Cheater repeated his request. “Just take it easy, and we’ll be gone in a minute.”
“Fine, fine, no trouble from me. Say, did you really shoot some dude’s balls off from a mile and a half out? Where’s your rifle? Or did you really take that shot with your pistol?”
As Cheater considered how to answer these very specific questions, Nut finally yanked his quarry from her tent.
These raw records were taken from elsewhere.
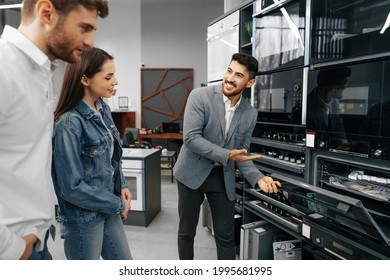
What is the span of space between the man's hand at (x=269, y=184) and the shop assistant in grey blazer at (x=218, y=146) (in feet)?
0.06

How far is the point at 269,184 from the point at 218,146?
1.36ft

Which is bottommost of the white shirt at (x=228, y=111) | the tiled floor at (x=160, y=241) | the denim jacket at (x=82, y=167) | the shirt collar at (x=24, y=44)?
the tiled floor at (x=160, y=241)

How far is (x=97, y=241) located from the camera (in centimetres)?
148

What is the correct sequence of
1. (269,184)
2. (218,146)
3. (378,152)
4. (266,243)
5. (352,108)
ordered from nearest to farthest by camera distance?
1. (378,152)
2. (352,108)
3. (269,184)
4. (218,146)
5. (266,243)

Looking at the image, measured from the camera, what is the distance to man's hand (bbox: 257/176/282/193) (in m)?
1.88

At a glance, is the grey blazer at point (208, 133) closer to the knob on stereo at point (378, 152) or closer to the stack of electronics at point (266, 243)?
the stack of electronics at point (266, 243)

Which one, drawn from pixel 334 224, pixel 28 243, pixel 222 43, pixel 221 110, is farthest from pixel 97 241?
pixel 222 43

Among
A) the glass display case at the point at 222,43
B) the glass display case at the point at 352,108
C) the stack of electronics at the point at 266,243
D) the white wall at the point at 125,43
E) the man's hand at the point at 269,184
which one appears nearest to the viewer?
the glass display case at the point at 352,108

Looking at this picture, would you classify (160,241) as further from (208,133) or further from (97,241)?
(97,241)

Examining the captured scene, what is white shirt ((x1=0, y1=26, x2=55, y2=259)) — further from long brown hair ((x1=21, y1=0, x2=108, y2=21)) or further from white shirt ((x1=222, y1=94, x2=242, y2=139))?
white shirt ((x1=222, y1=94, x2=242, y2=139))

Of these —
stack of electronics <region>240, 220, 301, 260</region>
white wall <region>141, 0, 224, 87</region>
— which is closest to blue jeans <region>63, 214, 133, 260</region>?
stack of electronics <region>240, 220, 301, 260</region>

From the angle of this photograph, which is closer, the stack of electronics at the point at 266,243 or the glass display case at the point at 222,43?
the stack of electronics at the point at 266,243

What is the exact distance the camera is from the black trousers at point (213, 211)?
7.22 ft

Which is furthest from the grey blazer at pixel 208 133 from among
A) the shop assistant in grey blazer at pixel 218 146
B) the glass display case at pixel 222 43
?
the glass display case at pixel 222 43
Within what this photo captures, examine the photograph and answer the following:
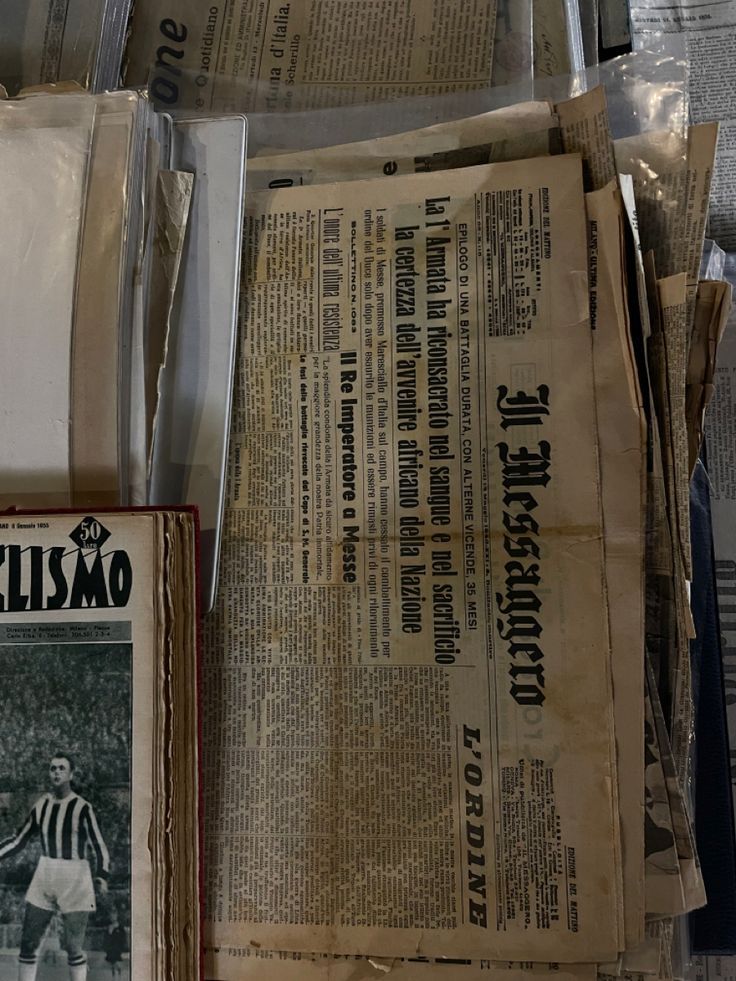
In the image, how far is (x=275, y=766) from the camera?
20.7 inches

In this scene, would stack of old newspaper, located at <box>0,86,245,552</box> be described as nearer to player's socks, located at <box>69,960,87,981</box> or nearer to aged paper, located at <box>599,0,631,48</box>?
player's socks, located at <box>69,960,87,981</box>

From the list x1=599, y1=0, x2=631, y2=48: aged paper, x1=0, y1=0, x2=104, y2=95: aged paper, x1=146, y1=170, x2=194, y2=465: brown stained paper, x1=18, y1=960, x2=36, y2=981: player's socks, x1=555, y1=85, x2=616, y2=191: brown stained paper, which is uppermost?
x1=599, y1=0, x2=631, y2=48: aged paper

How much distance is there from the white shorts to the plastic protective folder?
17 cm

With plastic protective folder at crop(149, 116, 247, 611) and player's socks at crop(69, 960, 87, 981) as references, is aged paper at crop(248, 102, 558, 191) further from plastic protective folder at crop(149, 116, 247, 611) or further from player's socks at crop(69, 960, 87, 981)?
player's socks at crop(69, 960, 87, 981)

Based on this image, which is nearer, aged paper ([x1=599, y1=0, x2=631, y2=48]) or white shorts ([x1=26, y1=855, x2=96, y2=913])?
white shorts ([x1=26, y1=855, x2=96, y2=913])

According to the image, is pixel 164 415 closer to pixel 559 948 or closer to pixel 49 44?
pixel 49 44

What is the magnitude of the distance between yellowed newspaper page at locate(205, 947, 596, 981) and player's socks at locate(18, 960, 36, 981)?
111 mm

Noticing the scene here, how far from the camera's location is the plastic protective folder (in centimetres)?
54

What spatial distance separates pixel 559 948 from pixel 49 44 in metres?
0.72

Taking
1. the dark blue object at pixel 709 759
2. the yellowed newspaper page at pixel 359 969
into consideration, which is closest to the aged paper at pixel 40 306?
the yellowed newspaper page at pixel 359 969

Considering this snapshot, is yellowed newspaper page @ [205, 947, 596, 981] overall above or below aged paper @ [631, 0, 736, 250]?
below

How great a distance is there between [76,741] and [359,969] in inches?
9.3

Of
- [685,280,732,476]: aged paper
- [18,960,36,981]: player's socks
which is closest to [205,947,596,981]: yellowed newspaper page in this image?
[18,960,36,981]: player's socks

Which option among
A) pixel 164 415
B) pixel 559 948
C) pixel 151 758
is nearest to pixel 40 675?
pixel 151 758
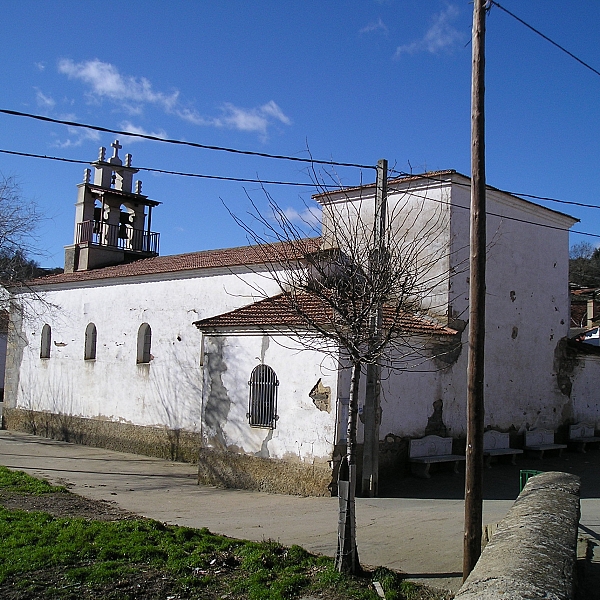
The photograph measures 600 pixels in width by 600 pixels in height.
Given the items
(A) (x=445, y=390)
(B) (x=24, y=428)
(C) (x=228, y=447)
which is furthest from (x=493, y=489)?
(B) (x=24, y=428)

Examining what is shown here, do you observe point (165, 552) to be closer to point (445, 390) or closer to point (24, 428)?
point (445, 390)

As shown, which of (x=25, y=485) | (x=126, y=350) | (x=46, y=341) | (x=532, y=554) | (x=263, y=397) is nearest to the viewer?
(x=532, y=554)

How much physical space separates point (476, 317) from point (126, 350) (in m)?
15.9

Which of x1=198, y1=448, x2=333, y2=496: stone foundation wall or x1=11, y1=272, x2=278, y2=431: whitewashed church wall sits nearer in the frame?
x1=198, y1=448, x2=333, y2=496: stone foundation wall

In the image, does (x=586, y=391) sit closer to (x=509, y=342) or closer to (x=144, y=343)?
(x=509, y=342)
She was dark skinned and curvy and had a pretty face, though marred by a partial double chin and sun-bleached but filthy hair. Hair that was, in fact, so disheveled that Cheater assumed the region must have a permanent comb shortage. Her clothes were dirty and worn, and she wor
e athletic sneakers covered in mud.
Cheater glanced sideways at the nearest foundation’s pit. Unless his eyes were deceiving him, the clay inside was the same exact shade. This was not the first piece of evidence that the locals used the pit as a toilet.
March spat. “Is she sleeping or drunk?” The girl had not opened her eyes.
“Both,” an exhausted old man muttered from within the tent.
“Who’s that?”
“Goblin,” the man grunted in response. “Where are you taking Nipple?”
March couldn’t help from laughing. “Nipple? Is that really her nickname?”
“I’ve heard worse.”
“I’m assuming she did not choose it herself. Well, rumor has it that she is a healer. We are preparing for a border crossing, and a healer would be very useful. Nut said she would be eager to join us.”